And he said that "words are truly not enough" to honour how his mum "fought the good fight".

Kenneth Worton (24) was shot dead alongside nine other Protestant workmen after the minibus they were in was stopped by the IRA near Whitecross in Co Armagh on January 5, 1976.

Following his murder, Mrs Worton campaigned for justice for the Kingsmill victims with Colin, who yesterday paid a moving tribute to his mother's "dignified quest for truth and justice".

"Every family has to bury loved ones, but for a mother to hear of a child's death, and especially in the way that my mother's child died, was very hard for her," he told this newspaper.

"But my mother carried on hoping to see justice for her son, and continued to attend the Kingsmill anniversary every year with family, Pastor Halliday and the late William Frazer, who were close personal friends."

Describing his mum as a "decent person", Colin said that, unfortunately, she "got very little truth and justice that she so tirelessly campaigned for".

"From the many people she met in her quest for justice, it seems to me that she was seeking justice from the unjust," he added.

He told how his late mum "also suffered abuse due to her campaign, from vile phone calls and sick videos, to evil, sad people wishing her dead".

"A lady in her nineties, a mother, grandmother, great-grandmother and great-great grandmother, should not have had to endure such evil and hatred," Colin said.

"Our great, great mother is at home with her Saviour now. Our loss here on earth is our mother's gain in heaven.

"No more pain, no more insults and no more sorrow.

"She is at peace and one day she will receive the truth and justice that she so longed for. Our mother was, and indeed is, an inspiration. She was a legend. Words are truly not enough. She fought the good fight, trusted God. She is safe in the arms of Jesus."

Mrs Worton called for those behind the Kingsmill massacre to be publicly named, and in 2017 she took legal action against Newry, Mourne and Down District Council over the naming of Raymond McCreesh Park.

McCreesh was reportedly in possession of a rifle used in the killings when he was captured later that year.

DUP leader Arlene Foster said she met Mrs Worton on several occasions and was struck by her "compelling and powerful determination to get justice for her son".

"She was someone who became a campaigner out of necessity. I am so sorry she has passed away without justice for her son who was so brutally murdered at the Kingsmill massacre," Mrs Foster said.

"I want to pass on my deepest sympathy to her family at this difficult time."

Kenny Donaldson from the South East Fermanagh Foundation said Mrs Worton was "a special lady who inspired and who plucked the consciences of those who should know better and who must do better".

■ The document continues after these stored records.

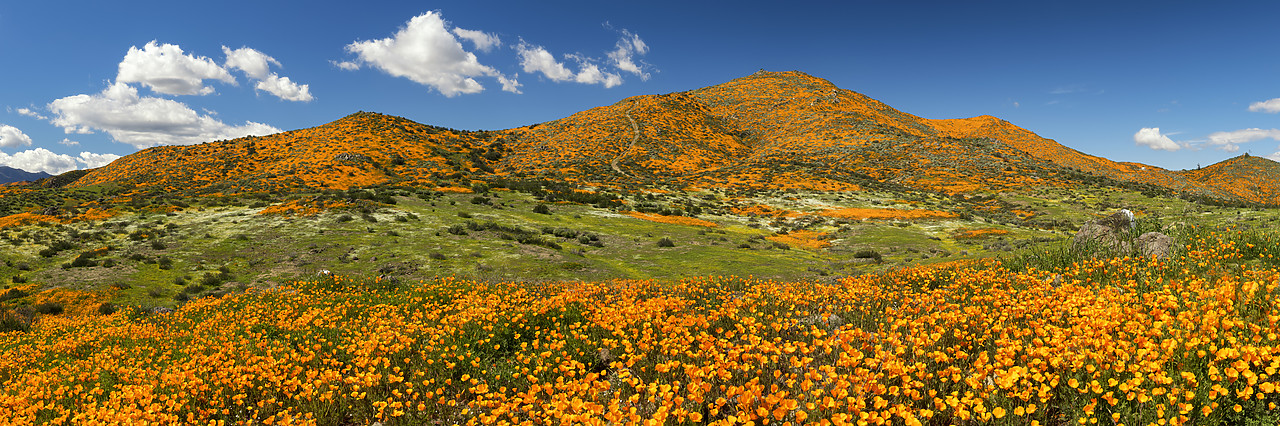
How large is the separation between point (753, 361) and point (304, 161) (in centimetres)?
A: 7736

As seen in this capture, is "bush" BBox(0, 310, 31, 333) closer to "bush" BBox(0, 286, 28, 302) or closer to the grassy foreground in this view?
"bush" BBox(0, 286, 28, 302)

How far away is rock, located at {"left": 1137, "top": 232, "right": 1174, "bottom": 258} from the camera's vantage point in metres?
9.34

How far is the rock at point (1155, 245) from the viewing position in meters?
9.34

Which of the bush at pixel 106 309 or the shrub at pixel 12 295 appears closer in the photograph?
the bush at pixel 106 309

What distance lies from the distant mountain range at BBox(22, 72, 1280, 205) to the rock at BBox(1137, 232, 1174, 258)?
5092 centimetres

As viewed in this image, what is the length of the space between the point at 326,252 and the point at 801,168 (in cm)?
6920

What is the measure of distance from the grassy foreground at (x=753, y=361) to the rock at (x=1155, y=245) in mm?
341

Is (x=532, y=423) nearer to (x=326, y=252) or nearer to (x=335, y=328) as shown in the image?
(x=335, y=328)

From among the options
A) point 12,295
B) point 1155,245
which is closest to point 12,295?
point 12,295

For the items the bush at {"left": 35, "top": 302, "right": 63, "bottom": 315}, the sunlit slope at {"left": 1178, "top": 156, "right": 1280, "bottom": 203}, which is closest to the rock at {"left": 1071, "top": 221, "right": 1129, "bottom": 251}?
the bush at {"left": 35, "top": 302, "right": 63, "bottom": 315}

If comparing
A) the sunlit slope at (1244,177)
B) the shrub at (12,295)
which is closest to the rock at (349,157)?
the shrub at (12,295)

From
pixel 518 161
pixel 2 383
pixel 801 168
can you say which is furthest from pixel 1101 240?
pixel 518 161

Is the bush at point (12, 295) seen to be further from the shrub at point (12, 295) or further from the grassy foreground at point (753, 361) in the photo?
the grassy foreground at point (753, 361)

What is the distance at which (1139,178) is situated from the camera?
80000mm
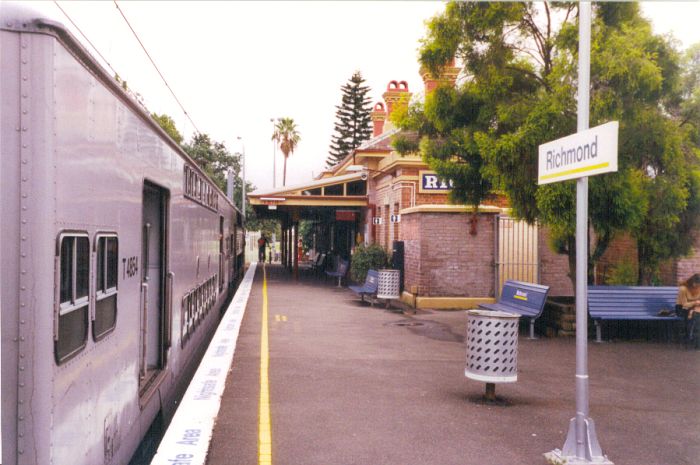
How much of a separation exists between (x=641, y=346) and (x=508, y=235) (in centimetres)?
597

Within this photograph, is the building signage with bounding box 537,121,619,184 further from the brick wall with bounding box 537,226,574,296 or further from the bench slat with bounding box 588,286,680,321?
the brick wall with bounding box 537,226,574,296

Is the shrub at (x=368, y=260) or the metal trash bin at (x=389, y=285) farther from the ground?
the shrub at (x=368, y=260)

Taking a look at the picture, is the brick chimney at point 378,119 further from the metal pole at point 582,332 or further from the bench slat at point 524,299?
the metal pole at point 582,332

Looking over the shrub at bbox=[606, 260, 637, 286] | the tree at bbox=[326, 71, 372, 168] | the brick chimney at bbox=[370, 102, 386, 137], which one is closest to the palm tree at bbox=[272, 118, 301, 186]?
the tree at bbox=[326, 71, 372, 168]

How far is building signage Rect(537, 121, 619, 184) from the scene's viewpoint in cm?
499

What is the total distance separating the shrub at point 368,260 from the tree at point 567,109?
27.3 feet

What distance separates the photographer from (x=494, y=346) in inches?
279

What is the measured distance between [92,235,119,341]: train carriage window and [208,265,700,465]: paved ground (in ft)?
6.71

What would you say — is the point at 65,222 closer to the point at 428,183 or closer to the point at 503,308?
the point at 503,308

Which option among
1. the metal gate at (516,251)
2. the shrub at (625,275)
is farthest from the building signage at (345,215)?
the shrub at (625,275)

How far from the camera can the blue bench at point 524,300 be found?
11.9 meters

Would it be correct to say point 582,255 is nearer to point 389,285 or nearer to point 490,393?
point 490,393

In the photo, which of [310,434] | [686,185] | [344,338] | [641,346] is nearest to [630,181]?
[686,185]

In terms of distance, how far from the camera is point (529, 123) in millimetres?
Answer: 10750
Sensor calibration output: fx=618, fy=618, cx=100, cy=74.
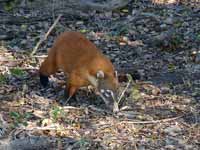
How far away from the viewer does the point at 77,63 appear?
6.45 meters

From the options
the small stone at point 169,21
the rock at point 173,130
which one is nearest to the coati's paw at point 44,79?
the rock at point 173,130

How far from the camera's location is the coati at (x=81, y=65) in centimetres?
632

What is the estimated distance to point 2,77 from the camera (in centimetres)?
698

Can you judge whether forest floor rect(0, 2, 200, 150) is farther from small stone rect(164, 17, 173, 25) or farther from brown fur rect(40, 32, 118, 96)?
brown fur rect(40, 32, 118, 96)

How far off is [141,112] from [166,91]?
0.63 meters

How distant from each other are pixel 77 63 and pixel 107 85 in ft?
1.35

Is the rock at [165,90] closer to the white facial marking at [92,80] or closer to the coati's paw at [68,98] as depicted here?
the white facial marking at [92,80]

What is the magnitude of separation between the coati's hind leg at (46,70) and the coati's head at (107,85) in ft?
2.32

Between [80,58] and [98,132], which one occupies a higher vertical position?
[80,58]

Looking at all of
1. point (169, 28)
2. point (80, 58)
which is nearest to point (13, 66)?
point (80, 58)

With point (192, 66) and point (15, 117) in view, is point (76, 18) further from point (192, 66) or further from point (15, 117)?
point (15, 117)

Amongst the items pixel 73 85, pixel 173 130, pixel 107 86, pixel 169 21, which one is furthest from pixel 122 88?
pixel 169 21

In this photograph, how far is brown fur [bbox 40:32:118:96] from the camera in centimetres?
635

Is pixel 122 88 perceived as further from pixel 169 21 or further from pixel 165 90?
pixel 169 21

"Bea Worton carried her pain with immense dignity down the years," he said.

"She battled long and hard for justice and she was a constant in standing up for what is right -her tenacious spirit was admired by very many people.

"Her name is synonymous with the Newry playpark issue, where she took on the local council in the courts and defeated them.

"Bea was a regular attender of the Kingsmill inquest, she craved justice and accountability for the sectarian-motivated murder of her son Kenneth and nine other innocents by the Provisional IRA.

"Sadly she passes not having seen the end of the inquest."

Speaking to the Belfast Telegraph last year, Mrs Worton admitted that she had never got over her son's death.

She added: "I still think about Kenneth every day, and I have his picture sitting here in the house beside me. I brought him into the world and brought him up as best I could."